■ Written task 1 ■
In the Chemical Weapons Convention overview, reproduce the passage from "About the international" up to and including "period of time." word for word.
■ Written task 2 ■
According to the Chemical Weapons Convention overview, on what date did the convention enter into force?

■ Document excerpt ■
○ ○ ○ ○ ○
About the international Chemical Weapons Convention:

The Chemical Weapons Convention (CWC) is a multilateral treaty that bans chemical weapons and requires their destruction within a specified period of time.

  • CWC negotiations started in 1980 in the UN Conference on Disarmament. The convention opened for signature on January 13, 1993, and entered into force on April 29, 1997.
  • The CWC is implemented by the Organization for the Prohibition of Chemical Weapons (OPCW), which is headquartered in The Hague.
  • The OPCW receives states-parties’ declarations detailing chemical weapons-related activities or materials and relevant industrial activities. After receiving declarations, the OPCW inspects and monitors states-parties’ facilities and activities that are relevant to the convention, to ensure compliance.
  • The CWC is open to all nations and currently has 192 states-parties. Israel has signed but has yet to ratify the convention. A key non-signatory includes North Korea.

 

The Chemical Weapons Convention prohibits:

  • Developing, producing, acquiring, stockpiling, or retaining chemical weapons.
  • The direct or indirect transfer of chemical weapons.
  • Chemical weapons use or military preparation for use.
  • Assisting, encouraging, or inducing other states to engage in CWC-prohibited activity.
  • The use of riot control agents “as a method of warfare.”
○ ○ ○ ○ ○
■ Input data ■
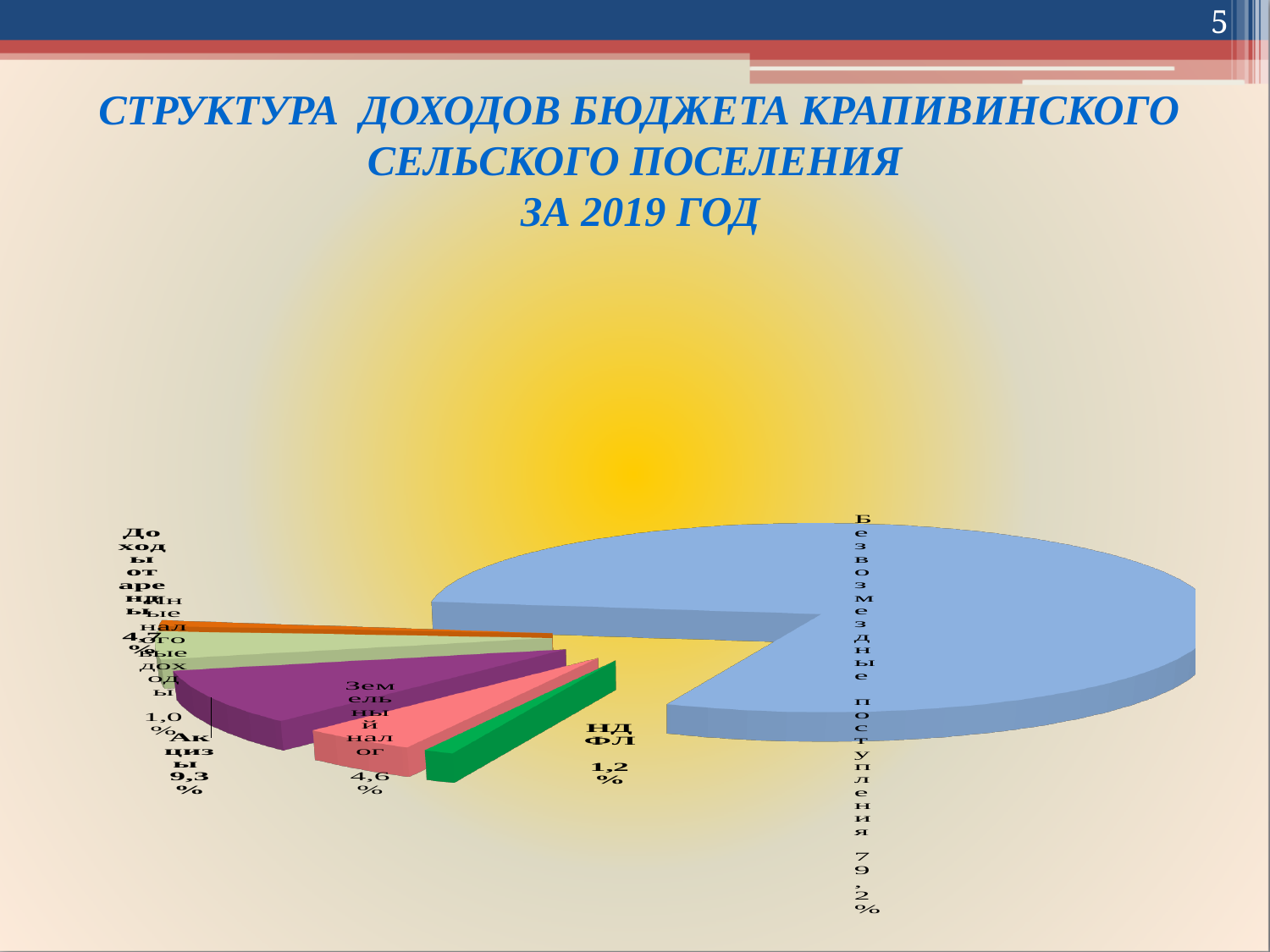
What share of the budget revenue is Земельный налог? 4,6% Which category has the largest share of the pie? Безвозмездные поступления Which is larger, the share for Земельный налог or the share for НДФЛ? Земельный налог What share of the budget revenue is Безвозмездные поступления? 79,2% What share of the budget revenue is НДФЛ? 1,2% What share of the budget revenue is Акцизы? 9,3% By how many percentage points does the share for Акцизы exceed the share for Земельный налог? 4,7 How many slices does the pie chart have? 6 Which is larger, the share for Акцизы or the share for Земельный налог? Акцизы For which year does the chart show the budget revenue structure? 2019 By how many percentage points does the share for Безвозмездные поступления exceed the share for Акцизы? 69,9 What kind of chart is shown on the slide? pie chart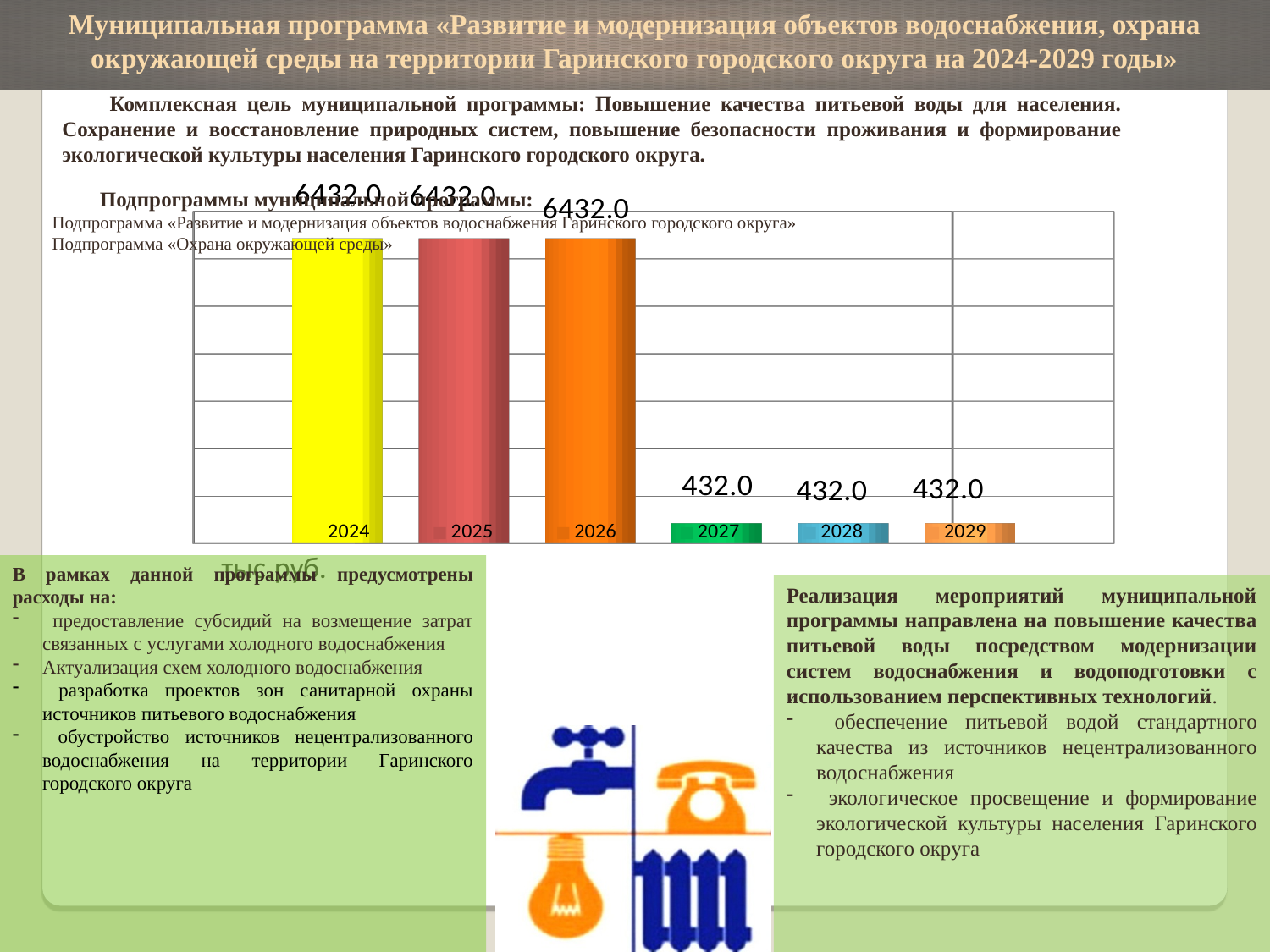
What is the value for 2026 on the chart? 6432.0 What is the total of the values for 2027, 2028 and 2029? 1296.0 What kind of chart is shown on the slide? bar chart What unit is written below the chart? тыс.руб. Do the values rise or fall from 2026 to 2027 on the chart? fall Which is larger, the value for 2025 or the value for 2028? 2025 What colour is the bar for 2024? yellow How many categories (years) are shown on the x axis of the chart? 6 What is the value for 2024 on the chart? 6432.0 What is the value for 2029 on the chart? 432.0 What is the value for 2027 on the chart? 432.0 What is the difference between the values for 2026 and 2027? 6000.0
○ ○ ○ ○ ○
■ Output 1 ■
About the international Chemical Weapons Convention:

The Chemical Weapons Convention (CWC) is a multilateral treaty that bans chemical weapons and requires their destruction within a specified period of time.

■ Output 2 ■
April 29, 1997